Ten Hag became United's first choice, but was not the early favourite. Mauricio Pochettino was heavily fancied, as he has been since that infamous Mayfair lunch with Ferguson while still in charge of Tottenham Hotspur in 2016. The favour of the Scot still counts for something at United, such is his enduring influence, but extracting Pochettino from Paris Saint-Germain in the middle of the season was always going to be difficult and United were nevertheless committed to a thorough and detailed search.
It was around the middle of March – when the process was stepped up a notch – that whispers began to emerge about momentum building behind Ten Hag’s candidacy. Pochettino had just suffered a humiliating turnaround to exit the Champions League at the hands of Real Madrid while Ten Hag’s Ajax had also been surprisingly knocked out by Benfica. Those results were never likely to sway United’s decision but face-to-face interviews would.

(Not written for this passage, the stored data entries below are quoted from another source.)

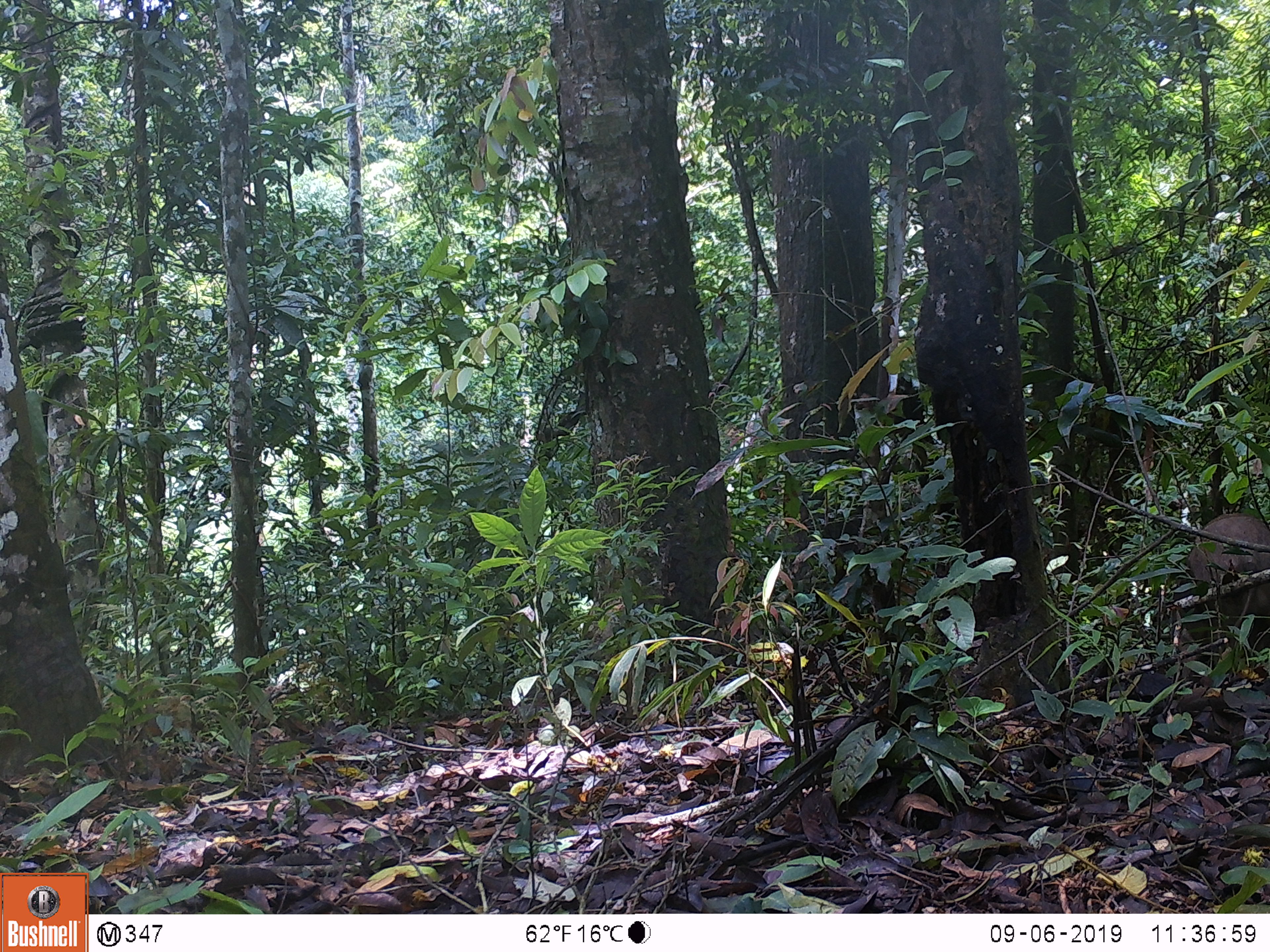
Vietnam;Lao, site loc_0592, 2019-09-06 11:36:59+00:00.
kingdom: Animalia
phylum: Chordata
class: Mammalia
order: Artiodactyla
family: Suidae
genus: Sus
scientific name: Sus scrofa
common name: eurasian wild pig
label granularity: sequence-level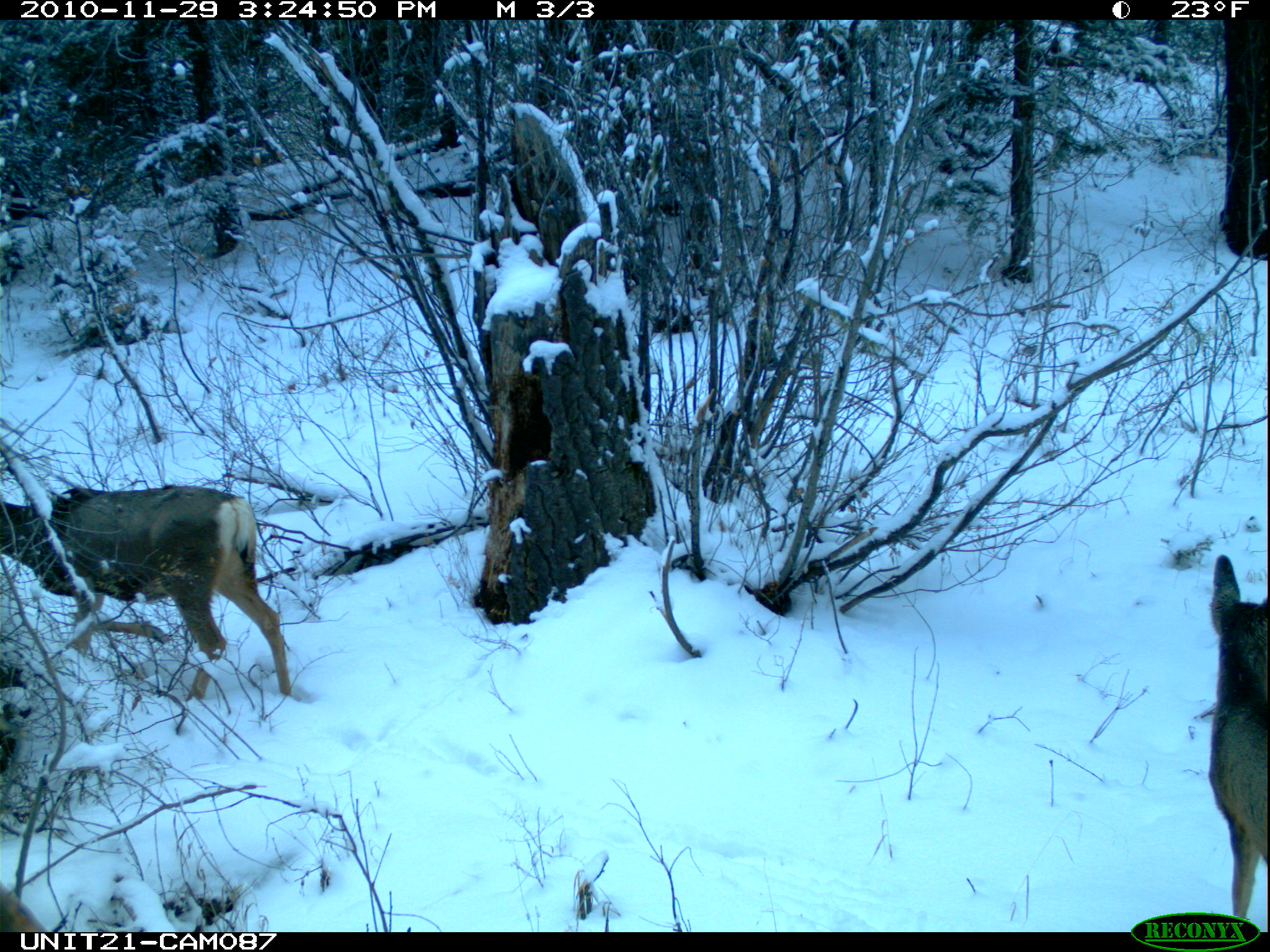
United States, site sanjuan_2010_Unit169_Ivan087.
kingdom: Animalia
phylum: Chordata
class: Mammalia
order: Artiodactyla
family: Cervidae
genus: Odocoileus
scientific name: Odocoileus hemionus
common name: mule deer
Odocoileus hemionus (mule deer).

Those in the room when Ten Hag sat down with United executives later that month are said to have been taken by the energy and enthusiasm that the 52-year-old showed for the challenge and the long-term vision that he clearly set out. United quickly came to believe that Ten Hag was the candidate most closely aligned with their identity, strategy and the existing club structure.

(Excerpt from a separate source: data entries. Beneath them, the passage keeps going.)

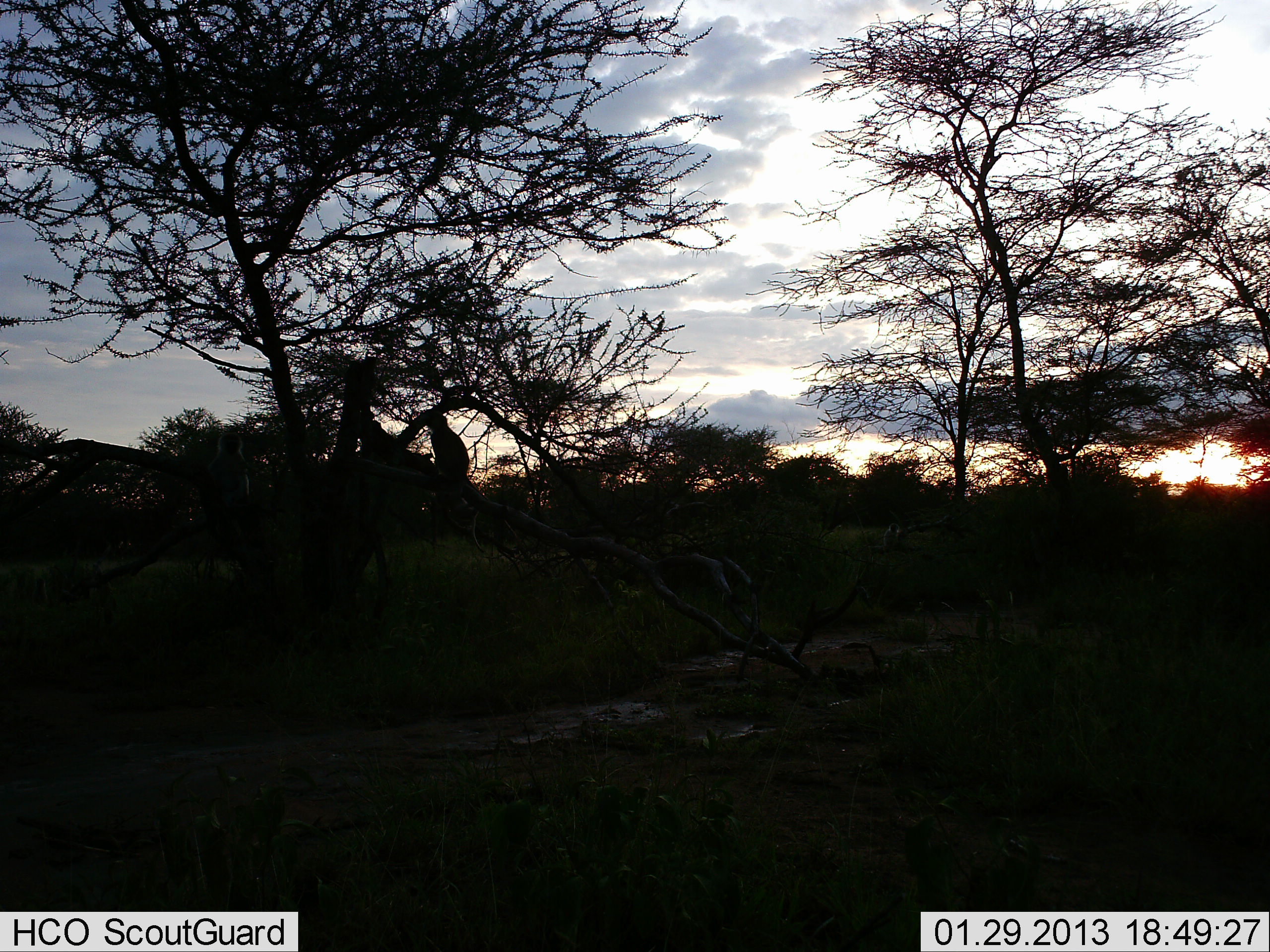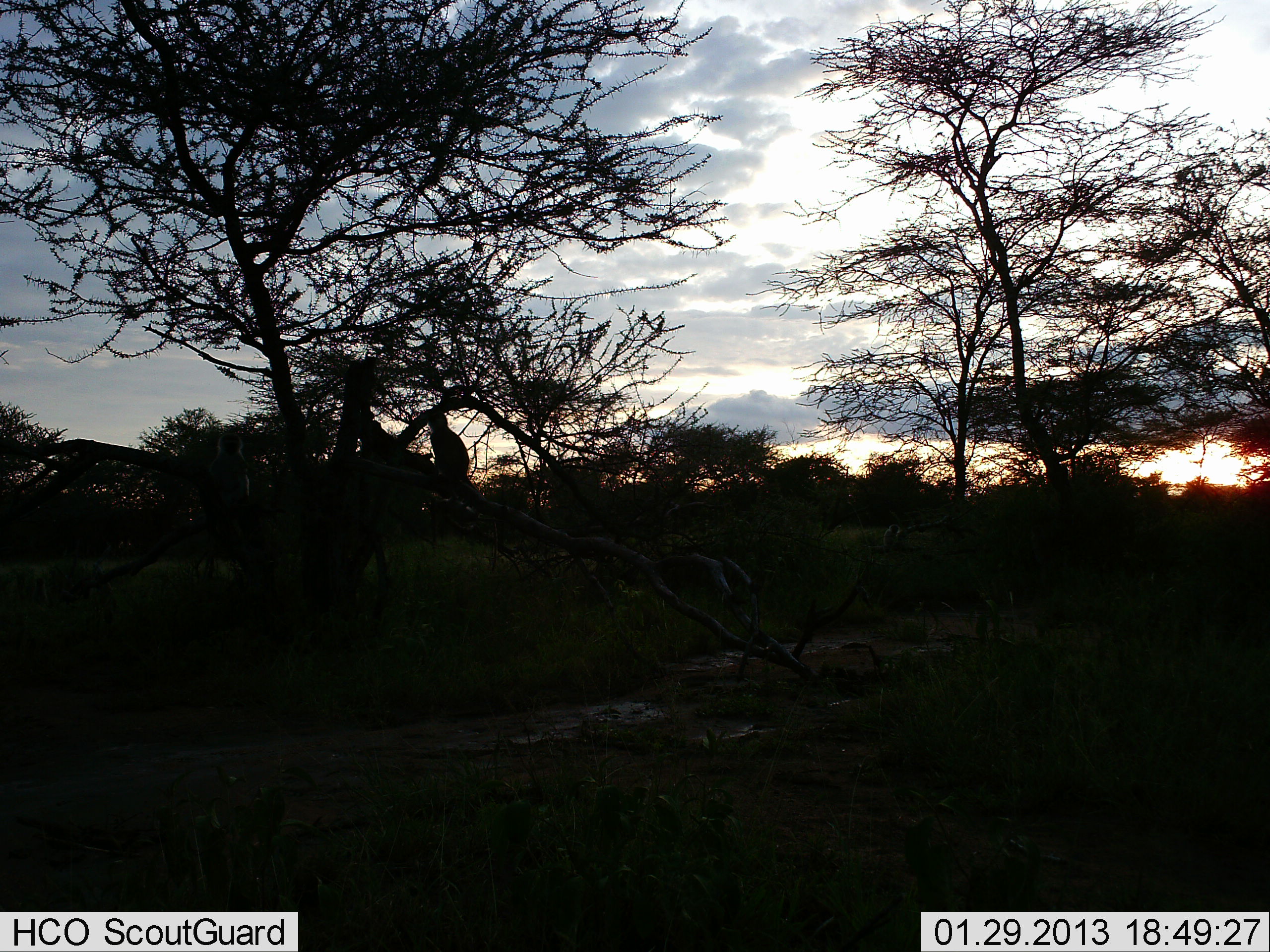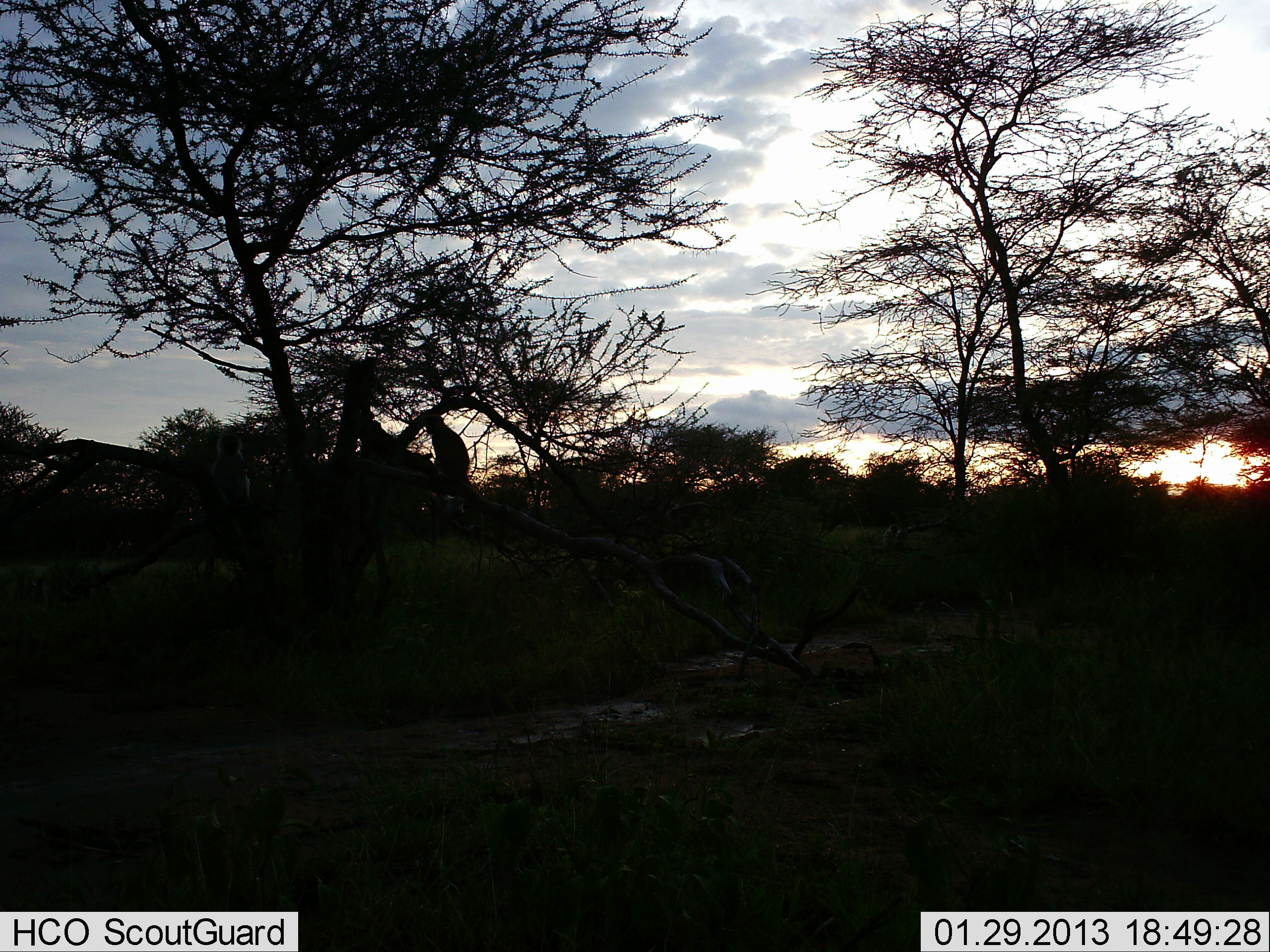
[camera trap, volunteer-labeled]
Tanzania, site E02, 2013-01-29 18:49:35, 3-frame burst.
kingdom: Animalia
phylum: Chordata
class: Mammalia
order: Primates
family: Cercopithecidae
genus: Chlorocebus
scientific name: Chlorocebus pygerythrus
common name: vervet monkey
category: monkeyvervet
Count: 2.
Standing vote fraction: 75%.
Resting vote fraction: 50%.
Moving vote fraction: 25%.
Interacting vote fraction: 0%.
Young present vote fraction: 0%.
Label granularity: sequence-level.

And though not a decisive factor, Ten Hag’s path to the manager’s office at Carrington was smoothed by healthy, pre-existing relationships between United, his employers and his representatives. Much has been made of United’s connection to Edwin van der Sar, their one-time goalkeeper and Ajax’s chief executive. That relationship remains strong despite the struggles of Donny van de Beek in Manchester.
Ten Hag’s representatives SEG International, meanwhile, have a working relationship with United dating back to the era of Ferguson and former chief executive David Gill, having worked on the negotiations to bring Robin van Persie to Old Trafford. SEG also acted in talks with Ed Woodward over Louis van Gaal’s appointment. “Now history repeats itself with Richard Arnold and Erik ten Hag,” the agency’s founder, Kees Vos, said upon confirmation of the appointment.

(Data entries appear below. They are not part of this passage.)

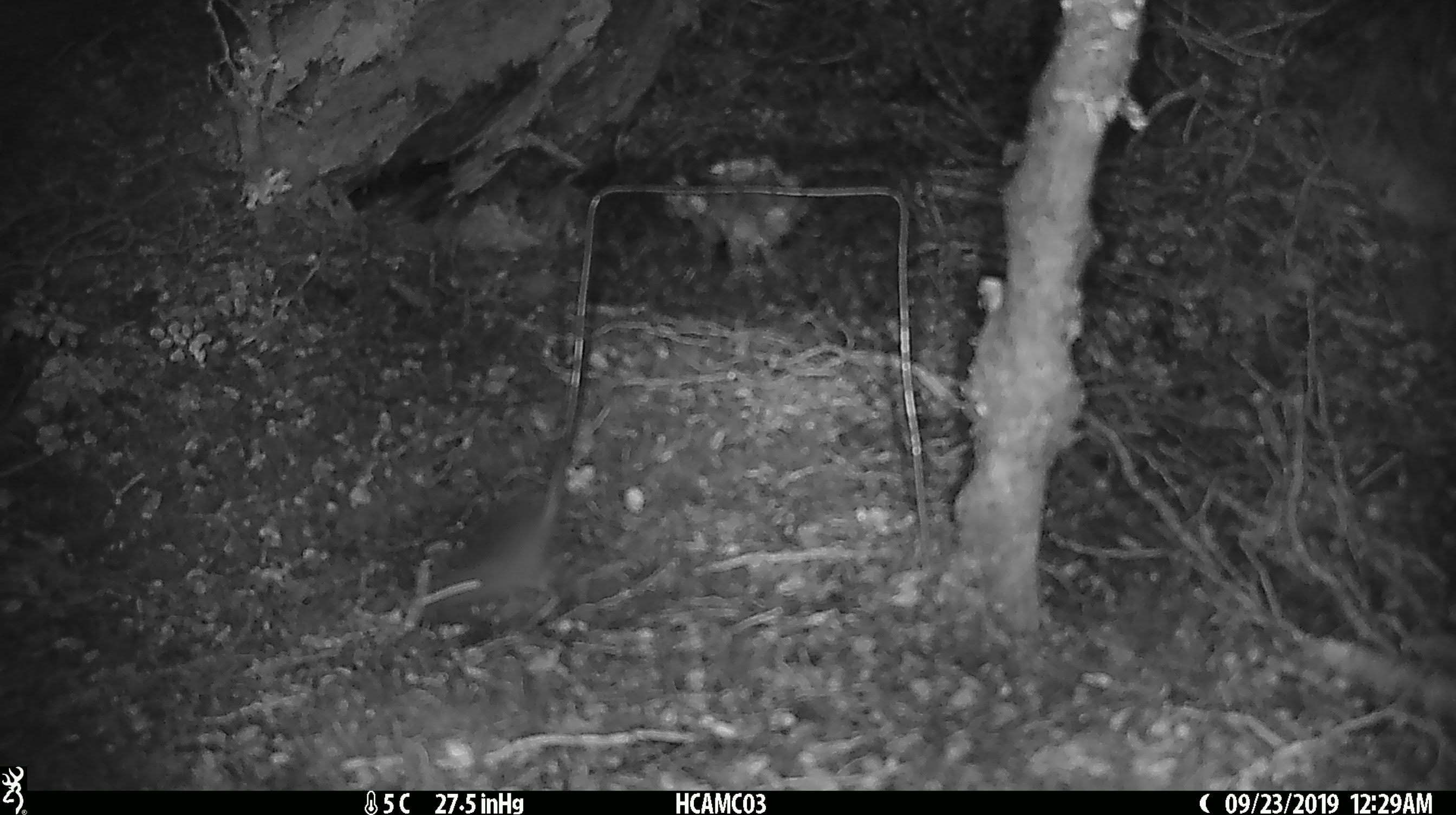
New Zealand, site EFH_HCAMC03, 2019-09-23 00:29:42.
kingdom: Animalia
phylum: Chordata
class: Mammalia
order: Rodentia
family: Muridae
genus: Mus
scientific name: Mus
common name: mouse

Concerns about Ten Hag’s lack of experience managing in any of Europe’s top leagues are valid but counterbalanced in the minds of United’s hierarchy by Ajax’s dominance of Dutch football under his tenure, the extraordinary run to the Champions League semi-finals in 2019 and his experience of operating at Bayern Munich, where he worked under Pep Guardiola for two years as the reserve team manager.
There are still loose ends to be tied up outside of the backroom staff. Ten Hag’s first day on the job is yet to be confirmed but is expected to fall earlier than 1 July. He has already had an input into plans and procedures ahead of next season but his focus will remain with Ajax until the Eredivisie campaign has reached its end and a third Eredivisie crown is secure. “I can assure our fans of my complete commitment and focus on bringing this season to a successful conclusion before I move,” he said.
And then, United hope the nine-year wait for a fitting Ferguson replacement will be over. If Ten Hag still finds that he is gainfully employed in the job once another nine years have passed, he will have more than repaid his new employers’ faith in his abilities. Given the chronic underachievement at Old Trafford since 2013, that is not a particularly high bar, but as each of Ten Hag’s predecessors would likely tell him, it is still a tremendously hard one to clear.